Longest decreasing sequence in Lisp

Question

I\'m working on some problems for my upcoming exam and I need some help with this Lisp function. I\'m working in CLISP. I have to find the longest decreasing sequence comprised

Answer 1

The algorithm as in Daniel's answer translated into Haskell, with some tweaks:

longest_sub xs = g2 xs [] 0 
  where
    g2 [] a _ = a
    g2 (x:t) a i  
         | even x    = g2 t a i 
         | otherwise = g4 t [x] 1
      where
        g4 [] b j = if j>i then reverse b else reverse a
        g4 xs@(x:t) b j            
             | even x || x >= head b
                         = if j>i then g2 xs b j 
                                  else g2 xs a i 
             | otherwise = g4 t (x:b) (j+1)

In Common Lisp:

(defun longest (xs)
  (prog  ((a nil) (i 0) b j x)                  ; var decls
      G2  (if (null xs) (return (reverse a)))   ; code
          (setf x (car xs) xs (cdr xs))
          (if (evenp x)
              (go G2))
      G3  (setf b (list x) j 1)
      G4  (if (null xs)
              (if (> j i)
                  (return (reverse b))
                  (return (reverse a))))
          (setf x (car xs) xs (cdr xs))
          (when (evenp x)
              (if (> j i) (setf a b i j))
              (go G2))
          (when (>= x (car b))
              (if (> j i) (setf a b i j))
              (go G3))
          (setf b (cons x b) j (+ j 1))
          (go G4)))

Function call is a glorified GOTO after all, isn't it?

see also: prog doc page.

Answer 2

With contiguous subsequences, it's easy. Except I don't lisp, so I have to explain it in words.

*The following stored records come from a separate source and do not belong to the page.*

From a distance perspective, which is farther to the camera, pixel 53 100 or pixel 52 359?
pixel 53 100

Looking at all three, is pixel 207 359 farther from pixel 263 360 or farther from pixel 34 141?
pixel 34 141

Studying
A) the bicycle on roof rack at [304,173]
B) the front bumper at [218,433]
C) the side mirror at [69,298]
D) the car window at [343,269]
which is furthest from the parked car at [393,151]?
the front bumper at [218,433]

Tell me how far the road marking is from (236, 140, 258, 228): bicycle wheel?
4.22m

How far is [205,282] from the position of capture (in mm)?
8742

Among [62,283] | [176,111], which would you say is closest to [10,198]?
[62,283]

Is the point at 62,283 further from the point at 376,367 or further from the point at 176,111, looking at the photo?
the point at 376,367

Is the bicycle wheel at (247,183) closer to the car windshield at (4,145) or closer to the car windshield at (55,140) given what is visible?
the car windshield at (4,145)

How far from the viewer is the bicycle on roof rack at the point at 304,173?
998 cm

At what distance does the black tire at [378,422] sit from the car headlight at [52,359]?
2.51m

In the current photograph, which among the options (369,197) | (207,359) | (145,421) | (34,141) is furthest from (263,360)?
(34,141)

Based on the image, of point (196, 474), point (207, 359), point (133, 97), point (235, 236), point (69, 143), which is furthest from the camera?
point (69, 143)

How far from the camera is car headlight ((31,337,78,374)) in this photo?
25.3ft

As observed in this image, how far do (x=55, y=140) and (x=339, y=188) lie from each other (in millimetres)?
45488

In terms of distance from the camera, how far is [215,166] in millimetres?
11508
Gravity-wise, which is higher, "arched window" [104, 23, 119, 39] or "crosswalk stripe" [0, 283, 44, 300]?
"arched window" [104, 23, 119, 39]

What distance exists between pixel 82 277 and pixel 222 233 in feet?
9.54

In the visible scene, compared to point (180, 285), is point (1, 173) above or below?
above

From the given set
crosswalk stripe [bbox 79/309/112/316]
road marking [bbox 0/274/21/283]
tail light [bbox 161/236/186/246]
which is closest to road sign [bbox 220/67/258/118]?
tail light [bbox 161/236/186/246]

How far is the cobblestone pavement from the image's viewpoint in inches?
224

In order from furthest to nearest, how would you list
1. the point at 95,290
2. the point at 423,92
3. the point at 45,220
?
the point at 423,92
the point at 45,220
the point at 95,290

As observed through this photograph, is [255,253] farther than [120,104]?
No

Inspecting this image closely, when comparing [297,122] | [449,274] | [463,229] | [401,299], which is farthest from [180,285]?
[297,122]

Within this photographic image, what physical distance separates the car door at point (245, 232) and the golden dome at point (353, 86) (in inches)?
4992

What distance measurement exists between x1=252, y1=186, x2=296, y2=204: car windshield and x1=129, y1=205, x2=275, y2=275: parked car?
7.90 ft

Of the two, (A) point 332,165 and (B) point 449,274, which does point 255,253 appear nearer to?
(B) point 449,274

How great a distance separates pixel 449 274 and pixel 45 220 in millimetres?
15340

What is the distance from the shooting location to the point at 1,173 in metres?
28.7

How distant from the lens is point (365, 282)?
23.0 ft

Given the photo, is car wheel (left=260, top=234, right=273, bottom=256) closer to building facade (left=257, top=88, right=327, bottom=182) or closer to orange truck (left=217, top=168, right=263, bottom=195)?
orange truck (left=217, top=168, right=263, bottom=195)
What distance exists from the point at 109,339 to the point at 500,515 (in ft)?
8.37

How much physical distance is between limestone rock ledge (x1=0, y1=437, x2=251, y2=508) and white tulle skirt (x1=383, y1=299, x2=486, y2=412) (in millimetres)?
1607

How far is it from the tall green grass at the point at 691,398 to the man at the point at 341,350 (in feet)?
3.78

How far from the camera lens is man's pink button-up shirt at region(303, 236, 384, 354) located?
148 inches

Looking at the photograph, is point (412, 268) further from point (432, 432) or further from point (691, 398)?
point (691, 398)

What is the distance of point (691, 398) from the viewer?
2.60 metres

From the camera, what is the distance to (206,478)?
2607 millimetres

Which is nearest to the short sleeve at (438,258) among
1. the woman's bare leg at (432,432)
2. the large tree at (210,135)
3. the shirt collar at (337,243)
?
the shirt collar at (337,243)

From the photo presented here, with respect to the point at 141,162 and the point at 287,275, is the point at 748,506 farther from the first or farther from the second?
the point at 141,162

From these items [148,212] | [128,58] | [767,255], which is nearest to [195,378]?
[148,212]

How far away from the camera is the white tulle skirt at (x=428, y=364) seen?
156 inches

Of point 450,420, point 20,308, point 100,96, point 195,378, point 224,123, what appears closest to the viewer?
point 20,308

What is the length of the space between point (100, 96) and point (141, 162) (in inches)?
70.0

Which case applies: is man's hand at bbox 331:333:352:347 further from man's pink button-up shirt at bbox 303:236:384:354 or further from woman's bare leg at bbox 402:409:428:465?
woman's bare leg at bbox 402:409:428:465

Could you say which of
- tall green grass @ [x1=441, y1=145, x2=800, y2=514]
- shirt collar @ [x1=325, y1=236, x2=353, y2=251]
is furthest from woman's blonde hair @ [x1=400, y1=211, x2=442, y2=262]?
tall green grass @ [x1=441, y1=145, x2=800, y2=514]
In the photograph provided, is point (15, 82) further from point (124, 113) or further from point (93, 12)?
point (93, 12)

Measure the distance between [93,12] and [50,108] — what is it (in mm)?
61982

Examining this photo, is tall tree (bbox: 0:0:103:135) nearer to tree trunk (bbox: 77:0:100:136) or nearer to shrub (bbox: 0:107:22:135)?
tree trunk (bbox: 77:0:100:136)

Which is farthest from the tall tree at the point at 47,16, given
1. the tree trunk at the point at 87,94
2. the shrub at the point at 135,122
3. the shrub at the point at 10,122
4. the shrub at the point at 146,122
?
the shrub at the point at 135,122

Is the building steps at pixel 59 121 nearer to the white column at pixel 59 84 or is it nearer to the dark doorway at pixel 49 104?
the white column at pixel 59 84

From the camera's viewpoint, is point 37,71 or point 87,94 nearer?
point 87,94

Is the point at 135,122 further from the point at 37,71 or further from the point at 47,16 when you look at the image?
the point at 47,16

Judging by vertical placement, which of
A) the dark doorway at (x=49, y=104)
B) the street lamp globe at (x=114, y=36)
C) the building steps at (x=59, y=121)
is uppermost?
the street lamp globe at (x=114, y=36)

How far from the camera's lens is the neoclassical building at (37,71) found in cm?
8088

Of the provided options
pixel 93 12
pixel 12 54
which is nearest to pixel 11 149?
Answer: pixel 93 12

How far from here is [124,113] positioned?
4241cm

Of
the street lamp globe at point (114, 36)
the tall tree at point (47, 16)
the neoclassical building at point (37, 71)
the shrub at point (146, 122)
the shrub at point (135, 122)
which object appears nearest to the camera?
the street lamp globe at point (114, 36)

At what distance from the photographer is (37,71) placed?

1. Call a recursive helper, with additional arguments a) longest found so far b) length of that c) current subsequence d) length thereof. Initially these are () 0 () 0.
2. While head of list is even, recur on tail.
3. Start current with the first odd encountered, recur on tail.
4. If head is even, or head is not smaller than the previous element, the current sequence stops. Compare its length to the previously found longest sequence. If current is longer, it becomes the new longest, else forget current. Go to 2.

When the end of the list is reached, the longer of the two remembered lists is the answer.

Answer 3

You could do this in one stage using recursion (which would be faster & more efficient than the method I'm about to suggest), but it may be more readable, modular, and simpler to code if you generate all of the possible solutions first, filter by the ones that are valid, and then return the best of those solutions.

To do it this way, you'll need a generator & mapping function (I'd suggest two nested maplist's for this problem), a filter function (write this one; decreasing odd; then look at lisp's 'remove-if-not funciton), and a reducing function (return the best solution (longest list) from the filtered ones).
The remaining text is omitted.